→ Work to be completed
Copy each line below in which the string "html" appears.

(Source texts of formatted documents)
+++
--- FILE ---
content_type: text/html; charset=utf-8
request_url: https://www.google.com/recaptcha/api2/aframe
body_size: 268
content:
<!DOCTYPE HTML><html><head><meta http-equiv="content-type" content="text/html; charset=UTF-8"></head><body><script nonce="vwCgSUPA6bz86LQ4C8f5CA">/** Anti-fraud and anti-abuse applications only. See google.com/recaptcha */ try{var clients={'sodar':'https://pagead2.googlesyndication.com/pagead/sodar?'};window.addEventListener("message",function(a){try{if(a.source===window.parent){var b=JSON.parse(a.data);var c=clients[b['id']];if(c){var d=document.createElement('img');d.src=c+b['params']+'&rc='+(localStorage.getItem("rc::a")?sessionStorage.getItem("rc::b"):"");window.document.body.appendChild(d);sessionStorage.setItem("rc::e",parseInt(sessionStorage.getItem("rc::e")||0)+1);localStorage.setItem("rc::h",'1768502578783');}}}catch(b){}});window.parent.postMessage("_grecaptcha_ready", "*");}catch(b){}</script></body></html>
+++
→ Solution for this task
content_type: text/html; charset=utf-8
<!DOCTYPE HTML><html><head><meta http-equiv="content-type" content="text/html; charset=UTF-8"></head><body><script nonce="vwCgSUPA6bz86LQ4C8f5CA">/** Anti-fraud and anti-abuse applications only. See google.com/recaptcha */ try{var clients={'sodar':'https://pagead2.googlesyndication.com/pagead/sodar?'};window.addEventListener("message",function(a){try{if(a.source===window.parent){var b=JSON.parse(a.data);var c=clients[b['id']];if(c){var d=document.createElement('img');d.src=c+b['params']+'&rc='+(localStorage.getItem("rc::a")?sessionStorage.getItem("rc::b"):"");window.document.body.appendChild(d);sessionStorage.setItem("rc::e",parseInt(sessionStorage.getItem("rc::e")||0)+1);localStorage.setItem("rc::h",'1768502578783');}}}catch(b){}});window.parent.postMessage("_grecaptcha_ready", "*");}catch(b){}</script></body></html>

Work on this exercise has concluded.